- _TAREFA PROPOSTA_
Extraia literalmente do texto sobre direitos humanos tudo o que vai desde "Em nome dos" até "políticos de esquerda.".

- _TEXTO SELECIONADO_
++++

Em nome dos direitos humanos é que Estados-nação poderosos justificaram muitas de suas intervenções políticas, com ou sem uso da força militar, em outros países. Entanto, se de um lado a proteção aos direitos humanos justificou alguma declaração de guerra, é certo, também, que o sistema de tratados, convenções e leis internacionais que declararam direitos humanos foram fundamento para movimentos sociais pela democracia, o que contribuiu para a produção de leis nacionais naquele sentido. Fazem parte dessa história o Movimento Antimanicomial, o Movimento Tortura Nunca Mais, o Movimento contra a Homofobia, os movimentos pela igualdade e todos os movimentos sociais que reivindicam um direito sem o qual não há dignidade da pessoa humana. Esses movimentos sociais foram, no século XX, salvo raríssimas exceções, identificados com projetos políticos de esquerda.
No Brasil, a esquerda política foi tendo como melhor expressão partidária o Partido dos Trabalhadores (PT). Não à toa, a população que acompanha a política pode se lembrar que as Comissões de Direitos Humanos sempre foram disputadas pelos deputados e vereadores do PT. A Comissão de Direitos Humanos e Minorias da Câmara Federal, por exemplo, ainda em 2010, foi presidida pelo paraibano Luiz Alburqueque Couto (PT); ele, que foi Relator da Comissão Parlamentar de Inquérito – CPI do Extermínio no Nordeste (2003- 2005), tendo, para nossa memória, o então Deputado Guilherme Menezes (PT), prefeito de nossa cidade, como suplente, de modo que ambos acompanharam as investigações de denúncias de extermínio no Município de Santo Antônio de Jesus. Guilherme, mais adiante, em 2008, também escolheu a Comissão de Direitos Humanos e Minorias para integrar como titular, experiência que já havia adotado como Deputado Estadual.

++++

- _LINHAS DE DADOS_

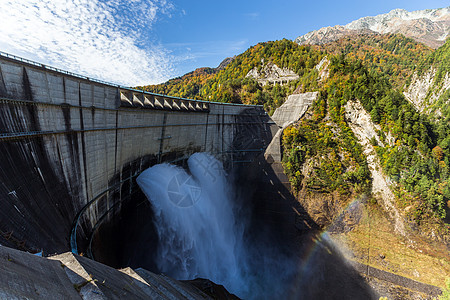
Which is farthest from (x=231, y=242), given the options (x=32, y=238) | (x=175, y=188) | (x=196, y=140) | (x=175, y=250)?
(x=32, y=238)

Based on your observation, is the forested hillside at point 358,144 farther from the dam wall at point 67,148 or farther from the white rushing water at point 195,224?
the dam wall at point 67,148

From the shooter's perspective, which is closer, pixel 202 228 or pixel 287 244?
pixel 202 228

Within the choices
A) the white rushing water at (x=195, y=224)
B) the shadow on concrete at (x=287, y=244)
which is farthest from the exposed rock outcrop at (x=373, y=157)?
the white rushing water at (x=195, y=224)

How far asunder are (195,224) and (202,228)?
3.57ft

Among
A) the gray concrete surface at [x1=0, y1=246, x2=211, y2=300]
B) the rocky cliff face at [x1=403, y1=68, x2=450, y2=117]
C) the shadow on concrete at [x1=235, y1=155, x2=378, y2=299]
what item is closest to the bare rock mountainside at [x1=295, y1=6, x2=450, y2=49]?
the rocky cliff face at [x1=403, y1=68, x2=450, y2=117]

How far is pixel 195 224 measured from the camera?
2031cm

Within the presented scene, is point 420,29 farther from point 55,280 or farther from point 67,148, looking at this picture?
point 55,280

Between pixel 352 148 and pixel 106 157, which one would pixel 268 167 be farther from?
pixel 106 157

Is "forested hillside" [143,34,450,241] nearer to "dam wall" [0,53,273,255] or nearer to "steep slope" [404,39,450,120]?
"steep slope" [404,39,450,120]

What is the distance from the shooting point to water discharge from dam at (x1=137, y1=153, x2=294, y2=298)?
724 inches

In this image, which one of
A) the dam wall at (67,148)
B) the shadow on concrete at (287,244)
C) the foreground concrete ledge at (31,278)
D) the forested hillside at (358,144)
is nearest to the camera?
the foreground concrete ledge at (31,278)

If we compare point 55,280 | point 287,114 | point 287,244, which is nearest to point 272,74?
point 287,114

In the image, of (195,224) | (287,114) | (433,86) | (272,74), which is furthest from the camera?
(433,86)

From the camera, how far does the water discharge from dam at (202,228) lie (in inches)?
724
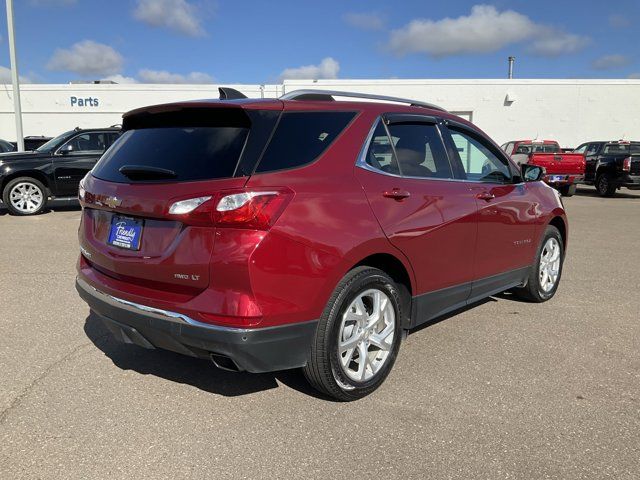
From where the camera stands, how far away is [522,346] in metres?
4.24

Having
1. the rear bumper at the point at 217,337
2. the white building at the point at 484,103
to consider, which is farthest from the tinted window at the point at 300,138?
the white building at the point at 484,103

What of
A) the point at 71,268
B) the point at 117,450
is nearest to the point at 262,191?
the point at 117,450

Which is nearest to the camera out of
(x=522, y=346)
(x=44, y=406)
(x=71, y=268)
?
(x=44, y=406)

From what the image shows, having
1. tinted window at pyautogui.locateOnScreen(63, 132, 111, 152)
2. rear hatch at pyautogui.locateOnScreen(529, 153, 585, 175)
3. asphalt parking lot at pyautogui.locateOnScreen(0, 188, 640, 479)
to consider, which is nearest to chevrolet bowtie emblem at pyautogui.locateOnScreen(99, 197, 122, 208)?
asphalt parking lot at pyautogui.locateOnScreen(0, 188, 640, 479)

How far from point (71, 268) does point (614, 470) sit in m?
6.13

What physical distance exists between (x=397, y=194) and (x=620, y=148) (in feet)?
64.2

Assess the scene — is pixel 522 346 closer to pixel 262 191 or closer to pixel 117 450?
pixel 262 191

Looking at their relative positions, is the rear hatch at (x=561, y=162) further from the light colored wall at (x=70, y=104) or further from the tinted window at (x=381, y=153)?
the tinted window at (x=381, y=153)

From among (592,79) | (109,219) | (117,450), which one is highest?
(592,79)

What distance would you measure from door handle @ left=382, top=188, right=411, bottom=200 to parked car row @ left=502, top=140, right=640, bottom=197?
552 inches

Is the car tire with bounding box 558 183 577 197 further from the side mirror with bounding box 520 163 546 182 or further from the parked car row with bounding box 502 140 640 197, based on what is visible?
the side mirror with bounding box 520 163 546 182

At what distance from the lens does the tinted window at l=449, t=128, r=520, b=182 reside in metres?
4.30

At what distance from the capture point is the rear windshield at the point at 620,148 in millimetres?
19312

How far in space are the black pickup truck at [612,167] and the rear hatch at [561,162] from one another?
3.44ft
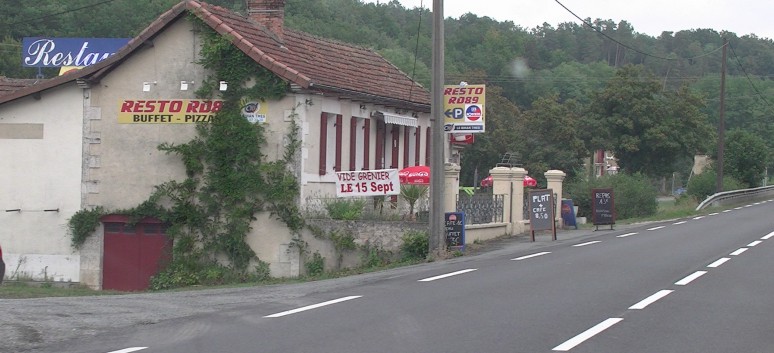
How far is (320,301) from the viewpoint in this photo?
14.1m

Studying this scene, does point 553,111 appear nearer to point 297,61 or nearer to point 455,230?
→ point 297,61

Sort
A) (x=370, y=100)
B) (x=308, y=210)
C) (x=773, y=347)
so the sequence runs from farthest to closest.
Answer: (x=370, y=100) → (x=308, y=210) → (x=773, y=347)

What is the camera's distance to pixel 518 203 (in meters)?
29.9

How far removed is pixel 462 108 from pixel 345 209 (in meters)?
3.74

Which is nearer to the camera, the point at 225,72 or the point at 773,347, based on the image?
the point at 773,347

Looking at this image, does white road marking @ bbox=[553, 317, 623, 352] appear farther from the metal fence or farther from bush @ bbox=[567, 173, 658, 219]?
bush @ bbox=[567, 173, 658, 219]

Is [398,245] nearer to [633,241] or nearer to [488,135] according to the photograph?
[633,241]

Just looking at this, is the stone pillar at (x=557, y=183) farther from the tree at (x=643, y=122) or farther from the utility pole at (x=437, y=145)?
the tree at (x=643, y=122)

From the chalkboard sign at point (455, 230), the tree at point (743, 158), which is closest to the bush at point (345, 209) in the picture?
the chalkboard sign at point (455, 230)

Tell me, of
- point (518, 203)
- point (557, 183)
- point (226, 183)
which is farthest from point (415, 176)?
point (557, 183)

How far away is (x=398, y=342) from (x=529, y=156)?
6021 cm

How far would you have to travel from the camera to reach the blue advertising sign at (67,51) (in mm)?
40875

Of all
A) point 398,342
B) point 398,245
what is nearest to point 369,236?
point 398,245

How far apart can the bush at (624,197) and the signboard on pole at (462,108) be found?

++++

- _RESPOSTA_
Em nome dos direitos humanos é que Estados-nação poderosos justificaram muitas de suas intervenções políticas, com ou sem uso da força militar, em outros países. Entanto, se de um lado a proteção aos direitos humanos justificou alguma declaração de guerra, é certo, também, que o sistema de tratados, convenções e leis internacionais que declararam direitos humanos foram fundamento para movimentos sociais pela democracia, o que contribuiu para a produção de leis nacionais naquele sentido. Fazem parte dessa história o Movimento Antimanicomial, o Movimento Tortura Nunca Mais, o Movimento contra a Homofobia, os movimentos pela igualdade e todos os movimentos sociais que reivindicam um direito sem o qual não há dignidade da pessoa humana. Esses movimentos sociais foram, no século XX, salvo raríssimas exceções, identificados com projetos políticos de esquerda.